Despite the above human studies that suggest an increase in overall renal blood flow in septic AKI, the complex interplay between regional microcirculation and hemodynamics may play a much more important role in overall kidney function during sepsis. As Langenberg and colleagues [13] and Molitoris [19] point out, glomerular filtration rate (GFR) and cellular perfusion can decrease even if overall renal blood flow is increased due to disproportionate vascular resistance between the afferent and efferent arterioles, regional microvascular flow rates, or renal venous congestion. There are limited human data regarding microcirculatory function in septic AKI. However, using implanted laser Doppler flow probes, Di Giantomasso and colleagues [20] showed that, in sheep hyperdynamic septic models using Escherichia coli infusion as a source of infection, regional redistribution of blood flow from the medulla to the cortex was absent during sepsis. Local inhibition of endothelial nitric oxide synthase by liposaccharide (LPS) may play a role in the decreased GFR observed in endotoxemic models of AKI, at least in rats [21]. In a hyperdynamic endotoxemic pig model, Cohen and associates [22] likewise observed a significant increase in overall kidney blood flow after LPS administration; however, almost all of the increased blood flow was shunted to the medulla, with no increase in cortical blood flow. In a sepsis pig model using peritonitis as a source of infection, Chvojka and colleagues [23] observed that while overall renal blood flow increased in septic pigs with AKI, renal perfusion pressure significantly decreased as a result of increased renal venous pressure. In parallel to this, there was a significant decrease in renal cortex microvascular perfusion as measured by laser Doppler blood flow, as well as increased renal venous acidosis and lactate concentrations [23]. These septic physiologic observations related to regional kidney blood flow have been found in humans as well.
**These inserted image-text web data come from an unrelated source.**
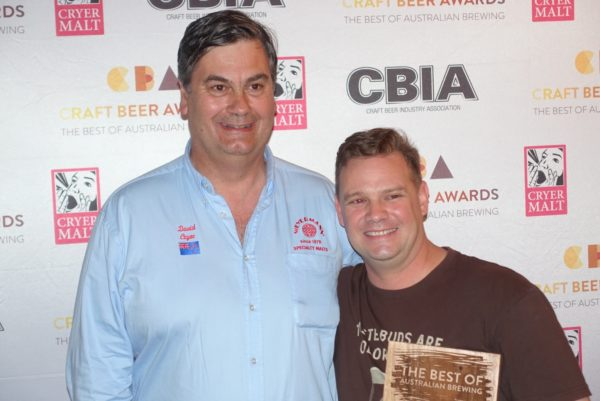 L-R: David Cryer of Cryer Malt with Feral Brewing's Brendan Varis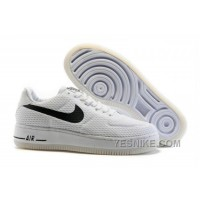 Big Discount ! 66% OFF ! Air Force One Shoes Products I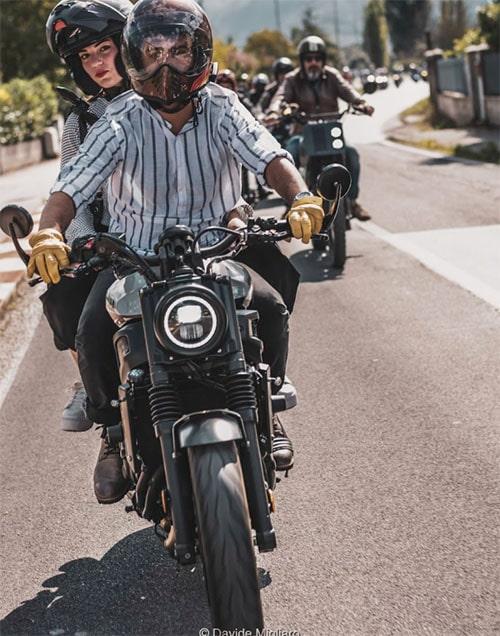 group of bikers on road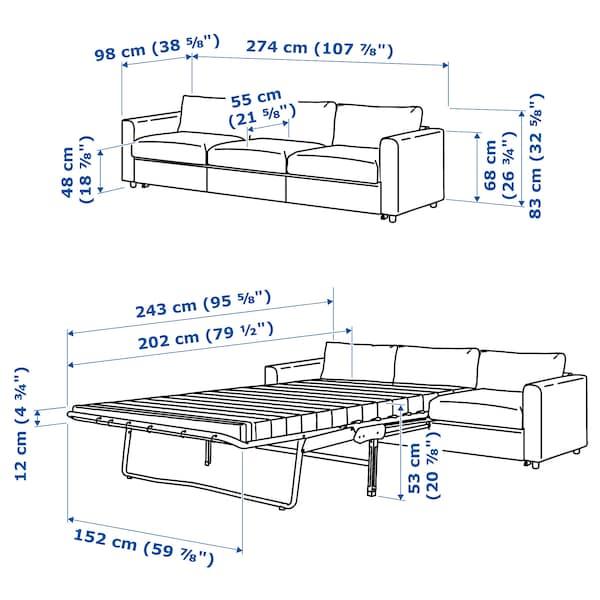 VIMLE 3-seat sofa-bed Hillared beige 53 cm 83 cm 68 cm 261 cm 98 cm 241 cm 55 cm 48 cm 140 cm 200 cm 12 cm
In a retrospective observational study, it was shown that elevated central venous pressure was associated with progression to AKI in septic patients (odds ratio = 1.22, 95% confidence interval (CI) 1.08 to 1.39), suggesting that venous congestion may contribute to septic AKI in humans [24].

An in-depth discussion about renal microcirculation in septic AKI is beyond the scope of this review. As mentioned above, there is a dearth of human data on this important topic and most of the animal data are conflicting and difficult to interpret, given the different models used and measurement modalities employed. While it is clear from above that ischemic and microvascular dysfunction may contribute to septic AKI, septic AKI can occur independently of overall renal hypoperfusion or ischemia [25]. Indeed, AKI occurs in up to one-third of non-critically ill patients with pneumonia, of which less than 10% received any vasopressor therapy [3]. Additionally, there have been many studies published over the past decade showing that plasma and urinary biomarkers are often distinct in septic and non-septic AKI (reviewed in [26]). This suggests a fundamental mechanistic distinction that may involve primarily a dysregulated immune response and possibly apoptosis as opposed to ischemic factors related to distributive shock [25].

Sepsis-induced inflammation and its effects on the kidney

For many years, organ damage and other deleterious sequelae from sepsis were thought to result from a hyper-inflammatory ‘cytokine storm,’ triggered in response to either an infectious pathogen or major physiologic insult [27]. Thus, a significant amount of sepsis research in the 1990s focused on identifying specific cytokines that were associated with the stereotypical sepsis syndrome. However, while cytokines such as TNF-α and IL-1β were found in very high concentrations in septic patients, large clinical trials testing specific cytokine inhibition failed to show any clinical benefit [28],[29].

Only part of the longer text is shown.